Ninth Letter is proud to be able to feature “Practicing,” an essay from Jericho Parms' forthcoming collection, Lost Wax (Crux: the Georgia Series in Literary Nonfiction, University of Georgia Press, 2016).

Lost Wax is already garnering early critical praise. Publishers Weekly praises Parm’s prose, “as elegant and studied as the classical sculpture she admires, making wonderful leaps and astonishing juxtapositions through which her precise, startling images emerge like etchings on glass.” And Kirkus Reviews is equally enthusiastic: “As an artist and a person, what Parms desires most of all is “to soak everything in,” and as she does so, we find her to be a perceptive, unsettling, and surprisingly endearing guide.”

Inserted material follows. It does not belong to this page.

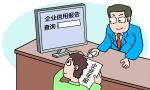@徐州的老板们,年报啦!徐州工商局请您关注这个二维码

In her essay “Practicing,” Jericho Parms displays all the strengths noted above, combining memories of her childhood violin lessons with speculations on how to describe the sound of walking on snow, how to peel off “generations of wallpaper,” the theft of a concert violinist’s Stradivarius in Milwaukee, and how language can sometimes fail us, and she wraps it all together in a delicate package that the reader is grateful to have opened.

—Philip Graham

 

 

 

Walking in the woods, I am trying to find a word for the sound of snow beneath my feet. It sounds nearly the same as always: a methodical crush, with the levity and chance of rolled dice landing with each step—but icier this time, more laden with winter's end. The sun, just peeking over the eastern ridge, gleams along the ground's fresh crystalline layer. Soon, the light will bathe the birches and cast itself longingly against the neighbor's red barn, as if tossing a veil, as simple and secure as an afterthought. I want to think about all of the love stories in history. Instead, I am preoccupied with sights and sounds, trying to authenticate time and place, all our past discoveries and collective human failings.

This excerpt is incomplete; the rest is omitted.